Nicole Kidman plays the Kevin McCarthy/ Donald Sutherland role. As psychiatrist Dr. Carol Bennell, she is a bit aloof and emotionally unattached to the rest of the characters. She is the type of mother who, because of her job, tries to interpret her son’s nightmares. She also can’t get too attached to Ben, because she can’t lose her best friend. Really, she doesn’t want to have the emotional attachment, and deal with the possibility of losing that. As she becomes enmeshed in the crisis, she makes smart decisions and stays just slightly ahead of the infected.
I find it odd that Nicole Kidman has almost made a career of playing emotionally unattached women. Every role she plays, with a few exceptions, is emotionally aloof, manipulative or conniving, or simply crazy and can’t show any genuine emotion. In some of her films, this type of thing works. In others, it doesn’t. This type of performance doesn’t serve her particularly well in “The Invasion”; it would be nice to see her show some emotion to offset those moments when she is unable to do so, trying to fly under the radar of the aliens.
Daniel Craig is a bit one-dimensional, little more than a sidekick to Carol. When she needs muscle, he provides it. When she needs something, he is there to provide it. He is even unable to provide her with the medical information she needs; he has to take that to a friend of his, for analysis. It seems strange that they didn’t make him a different type of doctor and allow him to provide this important piece of the puzzle. As it is, he is simply Carol’s frustrated boy toy.

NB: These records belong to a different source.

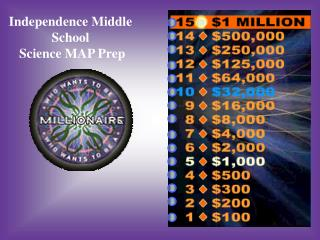 Independence Middle  School  Science MAP Prep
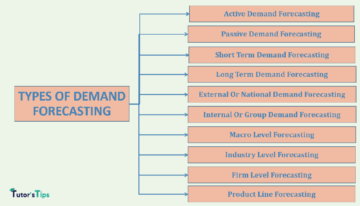 types of demand forecasting min 360x206 - Business Economics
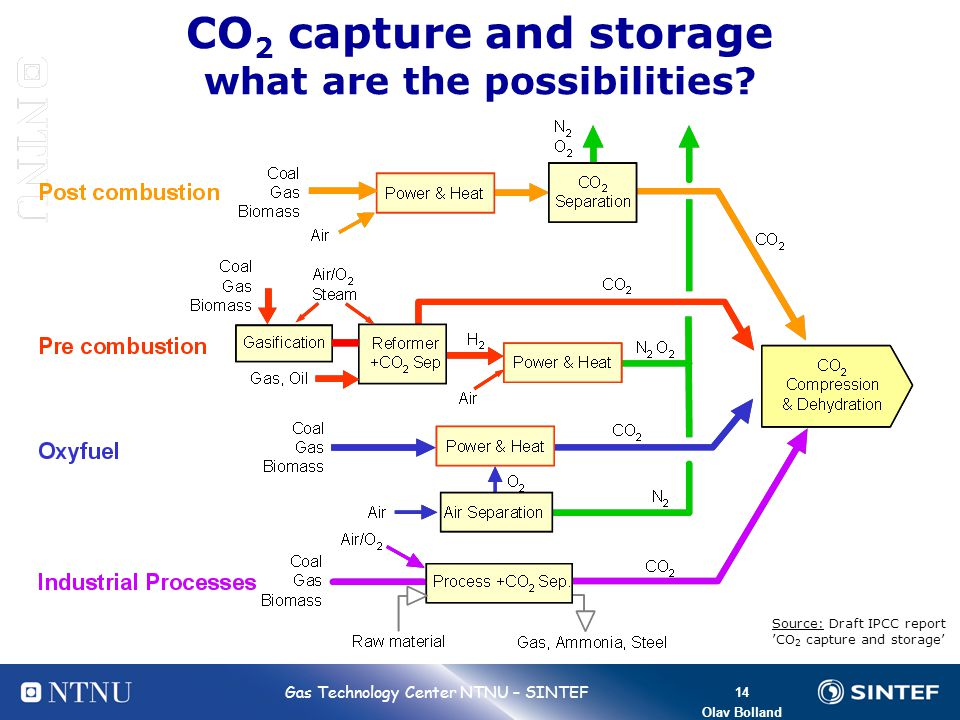 14 Bolland 14 Gas Technology Center NTNU – SINTEF Olav Bolland CO 2 capture and storage what are the possibilities? Source: Draft IPCC report CO 2 cap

Jeffrey Wright plays the doctor with the information about the infectious agent and Jeremy Northam plays Carol’s ex-husband and the man who is largely responsible for spreading the invasion throughout the United States. And then the world. Both are good, but unspectacular and not very memorable.
Set in “Present Day”, “The Invasion” shows the effect of the aliens taking over our minds and bodies giving the story a unique, timely slant. It is a nice touch, giving the film just a touch of political conscience and giving us just a bit of a political message.
“The Invasion” has enough going for it that it would definitely make a suitable DVD rental. But it is such a familiar story and executed in a familiar way that you will not have enough surprises to warrant the time and money of a trip to the local multiplex.